Director Lamont Johnson takes the methodical, docudrama approach to the material, although the script by Lionel Chetwynd manages to give the characters depth and weight; this isn't dry, stick-figure drama like "Pueblo." cJohnson's "Escape" is serious and solid. It's just hard to get very excited about it.
One problem is simple logistics. Unless you are very familiar already with the layout of the compound in Tehran, you probably won't have the slightest idea where everybody is in relation to everybody else once the riot ensues. By the time one of the characters looks at a schematic of the compound, the film is half over.
Not all the heroes are Canadians. Karl Marotte plays James Lopez, the Marine Sergeant who is the first to be aware of the potential explosiveness of the situation as the Iranians fester outside the compound gates. Later, as they stream into the compound, he helps those in an isolated part of the embassy scurry out a rear door. The film leaves Lopez behind at the embassy, where he remained, and follows the escapees who scatter and flee, first to the Iranian-American Cultural Center, then to the home of Ken Taylor (played by Gordon Pinsent), the Canadian ambassador to Iran at the time.
The scenes of the diplomats going slightly stir-crazy in confinement are very well done, and the diverting details include such events as an Iranian worker blackmailing the Canadian ambassador with the simple information that his house is producing much more garbage than usual. A payoff shuts him up.
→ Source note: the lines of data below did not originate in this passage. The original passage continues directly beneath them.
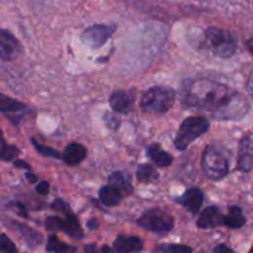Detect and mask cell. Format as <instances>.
<instances>
[{
    "mask_svg": "<svg viewBox=\"0 0 253 253\" xmlns=\"http://www.w3.org/2000/svg\"><path fill=\"white\" fill-rule=\"evenodd\" d=\"M210 123L207 118L203 116H190L187 118L180 125L174 140L175 147L179 151H184L189 147L190 143L194 142L197 138L204 135L209 130Z\"/></svg>",
    "mask_w": 253,
    "mask_h": 253,
    "instance_id": "4",
    "label": "cell"
},
{
    "mask_svg": "<svg viewBox=\"0 0 253 253\" xmlns=\"http://www.w3.org/2000/svg\"><path fill=\"white\" fill-rule=\"evenodd\" d=\"M100 202L106 207H116L123 199V193L113 185H104L99 192Z\"/></svg>",
    "mask_w": 253,
    "mask_h": 253,
    "instance_id": "17",
    "label": "cell"
},
{
    "mask_svg": "<svg viewBox=\"0 0 253 253\" xmlns=\"http://www.w3.org/2000/svg\"><path fill=\"white\" fill-rule=\"evenodd\" d=\"M110 106L113 110L118 114H127L130 113L133 105V98L130 93L125 90H116L114 91L109 99Z\"/></svg>",
    "mask_w": 253,
    "mask_h": 253,
    "instance_id": "14",
    "label": "cell"
},
{
    "mask_svg": "<svg viewBox=\"0 0 253 253\" xmlns=\"http://www.w3.org/2000/svg\"><path fill=\"white\" fill-rule=\"evenodd\" d=\"M202 168L209 179L221 180L229 174V162L216 147L209 146L202 157Z\"/></svg>",
    "mask_w": 253,
    "mask_h": 253,
    "instance_id": "5",
    "label": "cell"
},
{
    "mask_svg": "<svg viewBox=\"0 0 253 253\" xmlns=\"http://www.w3.org/2000/svg\"><path fill=\"white\" fill-rule=\"evenodd\" d=\"M27 110L29 109L25 104L0 93V113L5 114L7 119H10L15 125L19 124V121L21 120Z\"/></svg>",
    "mask_w": 253,
    "mask_h": 253,
    "instance_id": "9",
    "label": "cell"
},
{
    "mask_svg": "<svg viewBox=\"0 0 253 253\" xmlns=\"http://www.w3.org/2000/svg\"><path fill=\"white\" fill-rule=\"evenodd\" d=\"M104 121H105V125L108 126L110 130H118L119 126H120V121L118 118L113 115V114H105L104 115Z\"/></svg>",
    "mask_w": 253,
    "mask_h": 253,
    "instance_id": "28",
    "label": "cell"
},
{
    "mask_svg": "<svg viewBox=\"0 0 253 253\" xmlns=\"http://www.w3.org/2000/svg\"><path fill=\"white\" fill-rule=\"evenodd\" d=\"M31 143L34 145L35 150L37 151V152L40 153V155L42 156H46V157H53V158H61V155H59L58 151L53 150L52 147H47V146H43L41 145V143H39L37 141H35L34 138L31 140Z\"/></svg>",
    "mask_w": 253,
    "mask_h": 253,
    "instance_id": "25",
    "label": "cell"
},
{
    "mask_svg": "<svg viewBox=\"0 0 253 253\" xmlns=\"http://www.w3.org/2000/svg\"><path fill=\"white\" fill-rule=\"evenodd\" d=\"M249 253H253V246H252V249L250 250V252H249Z\"/></svg>",
    "mask_w": 253,
    "mask_h": 253,
    "instance_id": "38",
    "label": "cell"
},
{
    "mask_svg": "<svg viewBox=\"0 0 253 253\" xmlns=\"http://www.w3.org/2000/svg\"><path fill=\"white\" fill-rule=\"evenodd\" d=\"M205 43L209 51L221 58H230L237 49V43L231 32L220 27H209L205 30Z\"/></svg>",
    "mask_w": 253,
    "mask_h": 253,
    "instance_id": "3",
    "label": "cell"
},
{
    "mask_svg": "<svg viewBox=\"0 0 253 253\" xmlns=\"http://www.w3.org/2000/svg\"><path fill=\"white\" fill-rule=\"evenodd\" d=\"M175 100V93L168 86H152L145 91L140 105L143 111L150 114H165L172 108Z\"/></svg>",
    "mask_w": 253,
    "mask_h": 253,
    "instance_id": "2",
    "label": "cell"
},
{
    "mask_svg": "<svg viewBox=\"0 0 253 253\" xmlns=\"http://www.w3.org/2000/svg\"><path fill=\"white\" fill-rule=\"evenodd\" d=\"M247 46H249L250 51H252V52H253V40H251V41L247 42Z\"/></svg>",
    "mask_w": 253,
    "mask_h": 253,
    "instance_id": "37",
    "label": "cell"
},
{
    "mask_svg": "<svg viewBox=\"0 0 253 253\" xmlns=\"http://www.w3.org/2000/svg\"><path fill=\"white\" fill-rule=\"evenodd\" d=\"M253 167V138L250 135H245L239 145V158L237 168L241 172H250Z\"/></svg>",
    "mask_w": 253,
    "mask_h": 253,
    "instance_id": "11",
    "label": "cell"
},
{
    "mask_svg": "<svg viewBox=\"0 0 253 253\" xmlns=\"http://www.w3.org/2000/svg\"><path fill=\"white\" fill-rule=\"evenodd\" d=\"M136 177L141 183H152L158 179V173L152 166L141 165L136 170Z\"/></svg>",
    "mask_w": 253,
    "mask_h": 253,
    "instance_id": "24",
    "label": "cell"
},
{
    "mask_svg": "<svg viewBox=\"0 0 253 253\" xmlns=\"http://www.w3.org/2000/svg\"><path fill=\"white\" fill-rule=\"evenodd\" d=\"M85 253H98V250H96L95 245L91 244V245H89V246H86Z\"/></svg>",
    "mask_w": 253,
    "mask_h": 253,
    "instance_id": "33",
    "label": "cell"
},
{
    "mask_svg": "<svg viewBox=\"0 0 253 253\" xmlns=\"http://www.w3.org/2000/svg\"><path fill=\"white\" fill-rule=\"evenodd\" d=\"M21 47L16 37L7 30L0 29V58L4 61H14L20 54Z\"/></svg>",
    "mask_w": 253,
    "mask_h": 253,
    "instance_id": "10",
    "label": "cell"
},
{
    "mask_svg": "<svg viewBox=\"0 0 253 253\" xmlns=\"http://www.w3.org/2000/svg\"><path fill=\"white\" fill-rule=\"evenodd\" d=\"M147 155L150 156L151 160L158 166V167H168V166L172 165L173 157L169 153L165 152V151L161 150L160 145H151L147 148Z\"/></svg>",
    "mask_w": 253,
    "mask_h": 253,
    "instance_id": "19",
    "label": "cell"
},
{
    "mask_svg": "<svg viewBox=\"0 0 253 253\" xmlns=\"http://www.w3.org/2000/svg\"><path fill=\"white\" fill-rule=\"evenodd\" d=\"M224 225V215L221 214L219 208L209 207L200 214L197 221L199 229H212Z\"/></svg>",
    "mask_w": 253,
    "mask_h": 253,
    "instance_id": "12",
    "label": "cell"
},
{
    "mask_svg": "<svg viewBox=\"0 0 253 253\" xmlns=\"http://www.w3.org/2000/svg\"><path fill=\"white\" fill-rule=\"evenodd\" d=\"M12 224L15 225L16 230L20 232L22 239L26 241V244L29 245L30 247L34 249V247H36L37 245H40L42 242V236L39 234V232L35 231V230L30 229V227L26 226V225L20 224V222H16V221H14Z\"/></svg>",
    "mask_w": 253,
    "mask_h": 253,
    "instance_id": "21",
    "label": "cell"
},
{
    "mask_svg": "<svg viewBox=\"0 0 253 253\" xmlns=\"http://www.w3.org/2000/svg\"><path fill=\"white\" fill-rule=\"evenodd\" d=\"M12 209L15 210V211L19 214V216L21 217H27V212H26V209H25L24 205L21 204V203H12Z\"/></svg>",
    "mask_w": 253,
    "mask_h": 253,
    "instance_id": "30",
    "label": "cell"
},
{
    "mask_svg": "<svg viewBox=\"0 0 253 253\" xmlns=\"http://www.w3.org/2000/svg\"><path fill=\"white\" fill-rule=\"evenodd\" d=\"M247 89H249V93L251 94L253 98V74L251 76V78H250L249 84H247Z\"/></svg>",
    "mask_w": 253,
    "mask_h": 253,
    "instance_id": "34",
    "label": "cell"
},
{
    "mask_svg": "<svg viewBox=\"0 0 253 253\" xmlns=\"http://www.w3.org/2000/svg\"><path fill=\"white\" fill-rule=\"evenodd\" d=\"M137 224L142 229L147 230L155 234H167L174 226V220L168 212L160 209H152L146 211L140 219Z\"/></svg>",
    "mask_w": 253,
    "mask_h": 253,
    "instance_id": "6",
    "label": "cell"
},
{
    "mask_svg": "<svg viewBox=\"0 0 253 253\" xmlns=\"http://www.w3.org/2000/svg\"><path fill=\"white\" fill-rule=\"evenodd\" d=\"M143 249L142 241L136 236L120 235L114 241V251L118 253H135Z\"/></svg>",
    "mask_w": 253,
    "mask_h": 253,
    "instance_id": "15",
    "label": "cell"
},
{
    "mask_svg": "<svg viewBox=\"0 0 253 253\" xmlns=\"http://www.w3.org/2000/svg\"><path fill=\"white\" fill-rule=\"evenodd\" d=\"M86 150L81 143H71L63 152V160L68 166H77L85 158Z\"/></svg>",
    "mask_w": 253,
    "mask_h": 253,
    "instance_id": "16",
    "label": "cell"
},
{
    "mask_svg": "<svg viewBox=\"0 0 253 253\" xmlns=\"http://www.w3.org/2000/svg\"><path fill=\"white\" fill-rule=\"evenodd\" d=\"M26 178L30 183H36L37 182V177L32 173H26Z\"/></svg>",
    "mask_w": 253,
    "mask_h": 253,
    "instance_id": "35",
    "label": "cell"
},
{
    "mask_svg": "<svg viewBox=\"0 0 253 253\" xmlns=\"http://www.w3.org/2000/svg\"><path fill=\"white\" fill-rule=\"evenodd\" d=\"M101 253H114V251L110 249V247L106 246V245H105V246L101 247Z\"/></svg>",
    "mask_w": 253,
    "mask_h": 253,
    "instance_id": "36",
    "label": "cell"
},
{
    "mask_svg": "<svg viewBox=\"0 0 253 253\" xmlns=\"http://www.w3.org/2000/svg\"><path fill=\"white\" fill-rule=\"evenodd\" d=\"M161 251L163 253H192V247L185 246V245H163L161 246Z\"/></svg>",
    "mask_w": 253,
    "mask_h": 253,
    "instance_id": "26",
    "label": "cell"
},
{
    "mask_svg": "<svg viewBox=\"0 0 253 253\" xmlns=\"http://www.w3.org/2000/svg\"><path fill=\"white\" fill-rule=\"evenodd\" d=\"M246 224L242 210L239 207H231L229 209L227 215L224 216V226L230 227V229H240Z\"/></svg>",
    "mask_w": 253,
    "mask_h": 253,
    "instance_id": "20",
    "label": "cell"
},
{
    "mask_svg": "<svg viewBox=\"0 0 253 253\" xmlns=\"http://www.w3.org/2000/svg\"><path fill=\"white\" fill-rule=\"evenodd\" d=\"M66 219H61L58 216H49L47 217L46 229L51 230V231H61L64 234L69 235L73 239H82L83 237V230H82L81 225H79L78 219L74 216L73 212L71 210L64 212Z\"/></svg>",
    "mask_w": 253,
    "mask_h": 253,
    "instance_id": "7",
    "label": "cell"
},
{
    "mask_svg": "<svg viewBox=\"0 0 253 253\" xmlns=\"http://www.w3.org/2000/svg\"><path fill=\"white\" fill-rule=\"evenodd\" d=\"M115 31V27L110 25H93L82 34V41L90 48H99L104 46Z\"/></svg>",
    "mask_w": 253,
    "mask_h": 253,
    "instance_id": "8",
    "label": "cell"
},
{
    "mask_svg": "<svg viewBox=\"0 0 253 253\" xmlns=\"http://www.w3.org/2000/svg\"><path fill=\"white\" fill-rule=\"evenodd\" d=\"M0 251L4 253H19L14 242L4 234L0 235Z\"/></svg>",
    "mask_w": 253,
    "mask_h": 253,
    "instance_id": "27",
    "label": "cell"
},
{
    "mask_svg": "<svg viewBox=\"0 0 253 253\" xmlns=\"http://www.w3.org/2000/svg\"><path fill=\"white\" fill-rule=\"evenodd\" d=\"M178 203L182 204L187 210H189L192 214H197V212H199L200 208L203 207V203H204V194H203L202 190L198 189V188H192V189H188L187 192L178 199Z\"/></svg>",
    "mask_w": 253,
    "mask_h": 253,
    "instance_id": "13",
    "label": "cell"
},
{
    "mask_svg": "<svg viewBox=\"0 0 253 253\" xmlns=\"http://www.w3.org/2000/svg\"><path fill=\"white\" fill-rule=\"evenodd\" d=\"M19 153V148L16 146L9 145L2 136V131L0 130V160L5 161V162H9L12 160L15 161V157H17Z\"/></svg>",
    "mask_w": 253,
    "mask_h": 253,
    "instance_id": "23",
    "label": "cell"
},
{
    "mask_svg": "<svg viewBox=\"0 0 253 253\" xmlns=\"http://www.w3.org/2000/svg\"><path fill=\"white\" fill-rule=\"evenodd\" d=\"M214 253H235V252L232 251L229 246H226V245H219V246H216L214 249Z\"/></svg>",
    "mask_w": 253,
    "mask_h": 253,
    "instance_id": "31",
    "label": "cell"
},
{
    "mask_svg": "<svg viewBox=\"0 0 253 253\" xmlns=\"http://www.w3.org/2000/svg\"><path fill=\"white\" fill-rule=\"evenodd\" d=\"M46 251L51 253H76L77 249L71 246V245H67L64 242H62L61 240H58V237L56 235H52L47 240Z\"/></svg>",
    "mask_w": 253,
    "mask_h": 253,
    "instance_id": "22",
    "label": "cell"
},
{
    "mask_svg": "<svg viewBox=\"0 0 253 253\" xmlns=\"http://www.w3.org/2000/svg\"><path fill=\"white\" fill-rule=\"evenodd\" d=\"M185 108L205 113L215 120H239L250 110L249 101L231 86L208 78L188 82L182 90Z\"/></svg>",
    "mask_w": 253,
    "mask_h": 253,
    "instance_id": "1",
    "label": "cell"
},
{
    "mask_svg": "<svg viewBox=\"0 0 253 253\" xmlns=\"http://www.w3.org/2000/svg\"><path fill=\"white\" fill-rule=\"evenodd\" d=\"M14 166L16 168H25V169H31V166L29 165L27 162H25V161L22 160H15L14 161Z\"/></svg>",
    "mask_w": 253,
    "mask_h": 253,
    "instance_id": "32",
    "label": "cell"
},
{
    "mask_svg": "<svg viewBox=\"0 0 253 253\" xmlns=\"http://www.w3.org/2000/svg\"><path fill=\"white\" fill-rule=\"evenodd\" d=\"M109 184L120 190L123 195H128L132 193V184H131L130 177L124 172H114L109 178Z\"/></svg>",
    "mask_w": 253,
    "mask_h": 253,
    "instance_id": "18",
    "label": "cell"
},
{
    "mask_svg": "<svg viewBox=\"0 0 253 253\" xmlns=\"http://www.w3.org/2000/svg\"><path fill=\"white\" fill-rule=\"evenodd\" d=\"M36 192L41 195L48 194V192H49L48 182H46V180H43V182H40L36 187Z\"/></svg>",
    "mask_w": 253,
    "mask_h": 253,
    "instance_id": "29",
    "label": "cell"
}]
</instances>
Finally the time comes to smuggle the Americans out of the country, with faked passports on which the ambassador himself puts a few finishing touches. Scenes at the Tehran airport are deftly tense. As the film ends, the Canadians are shredding documents and smashing equipment as they prepare to abandon their own embassy.
There is little interpolation of actual newsreel footage in the drama -- few shots of Iranians shouting in the streets (who wants to see that again, anyway?). The film is circumspect in not depicting the Iranians as ghouls or barbarians, but shots of them lowering and trampling the American flag, and later burning it, do make the blood boil all over again. Obviously, though the filmmakers were after something more sophisiticated than a rabble-rouser, and most people will learn things about the escape that they never knew before.
Among these is the fact that a French-Canadian journalist, stationed in Washington, put two and two, or whatever numbers, together during the early stages of the crisis and realized that not all those at the embassy at the time of the takeover had been accounted for. A State Department official takes the journalist to lunch and begs him to sit on the story until the Americans and the Canadians are out of danger.
A big fat lunk of an editor tells the journalist to run the story anyway. But he doesn't. He does tell the man from State, "You're lucky it's me who put it all together and not one of your superstar journalists. There would already be a TV-movie and a paperback." Why, the very idea!